Step 3. In order to add remote Syslog servers, click Add.

IP Address: From the IP Address drop-down list, choose a network object which has the Syslog servers listed. If you have not created a network object  then click the plus (+) icon in order to create a new object.

Protocol: Click either the TCP or UDP radio button for Syslog communication.

Port: Enter the Syslog server port number. By default, it is 514.

Log Messages in Cisco EMBLEM format(UDP only): Click the Log Messages in Cisco EMBLEM format(UDP only) checkbox in order to enable this option if it is required to log messages in the Cisco EMBLEM format. This is applicable for UDP-based Syslog only.

Available Zones: Enter the security zones over which the Syslog server is reachable and move it to the Selected Zones/ Interfaces Column.

...

Click OK and Save in order to save the configuration.

Click Save in order to save the platform setting. Choose Deploy, choose the FTD appliance where you want to apply the changes, and click Deploy in order to start deployment of the platform setting.

Configure E-mail Setup for Logging

FTD allows you to send the Syslog to a specific e-mail address. E-mail can be used as a logging destination only if an e-mail relay server has already been configured.

There are two steps to configure e-mail settings for the Syslogs.

Step 1. Choose Device > Platform Setting > Threat Defense Policy > Syslog >E-mail Setup.

Source E-Mail Address: Enter the source e-mail address which will appear on all the e-mails sent out from the FTD which contain the Syslogs.

...

Step 2. In order to configure the destination e-mail address and Syslog severity, click Add.

Destination Email Address: Enter the destination e-mail address wherein Syslog messages will be sent.

Syslog Severity: Choose the Syslog severity from the Syslog Severity drop-down list.

...

Click OK in order to save the configuration.

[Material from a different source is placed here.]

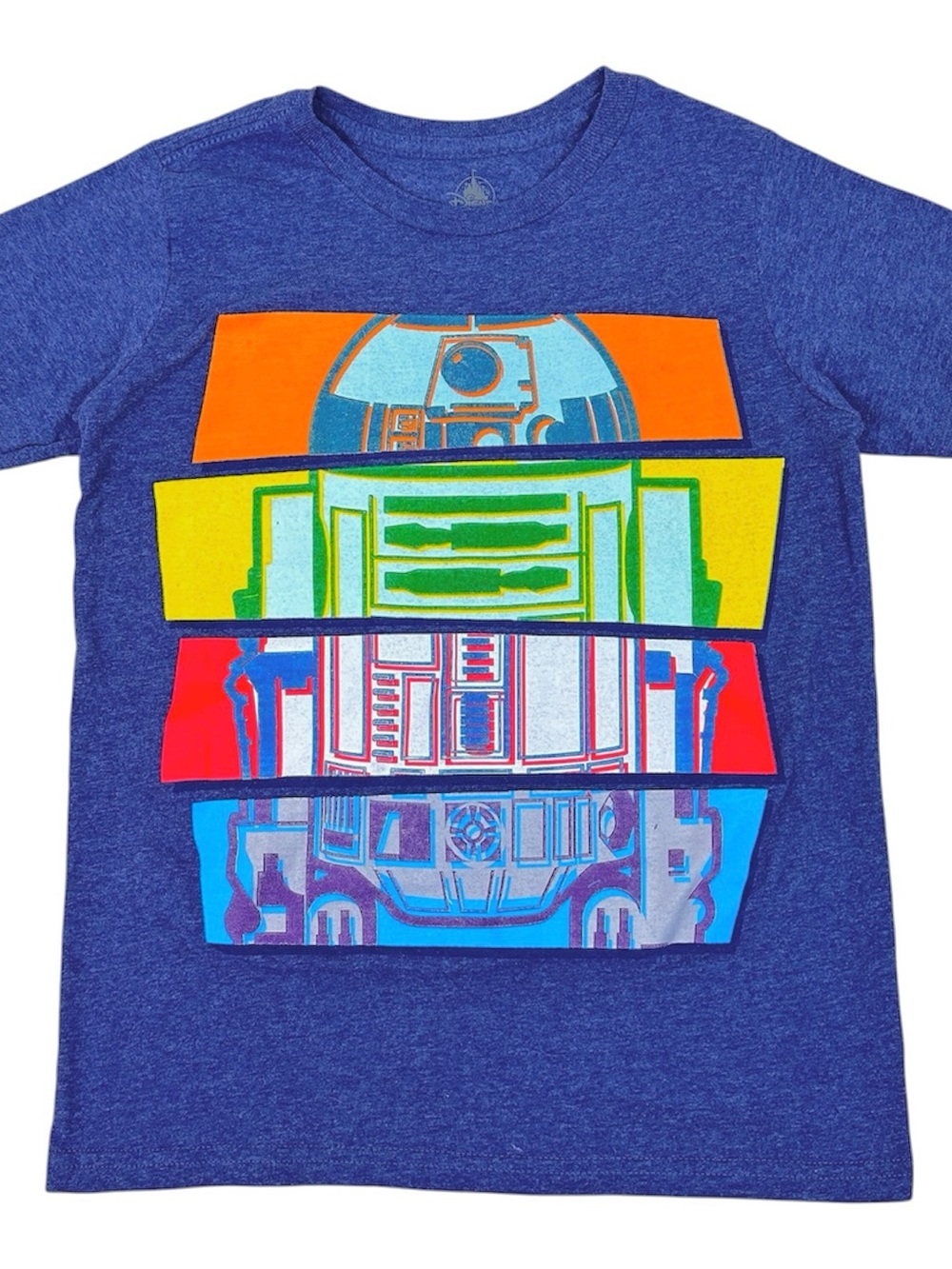 Disney Kids Graphic R2-D2 Pop Art Tee in Heather Blue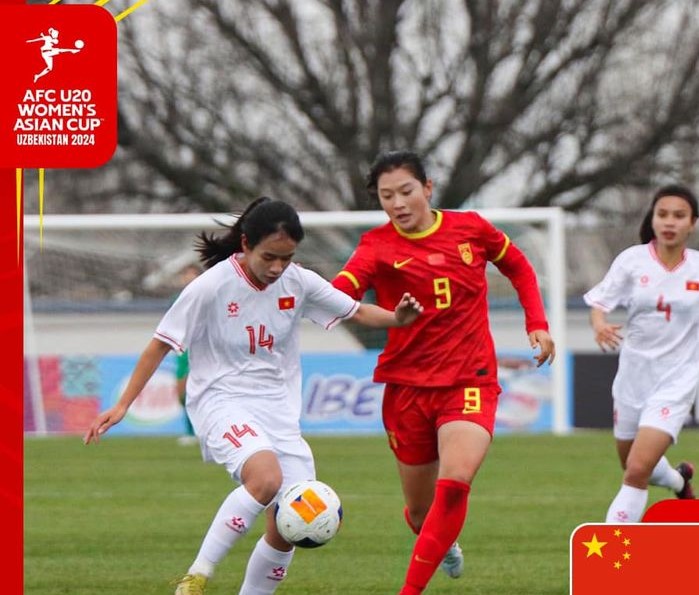 Thua đậm, U20 nữ Việt Nam vẫn khiến U20 Trung Quốc bị loại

Click Save in order to save the platform setting. Choose Deploy, choose the FTD appliance where you want to apply the changes, and click Deploy in order to start deployment of the platform setting.

Verification

Verification can be done either from CCE Server or from UI

Using CCE

Run the command : sudo tcpdump -i any port 514 and host <IP address>

Using UI

  • Go on UI >> Systems

...

  • >>Logs and Flows collection Status

...

  • Inside Source device IP the IP will reflect.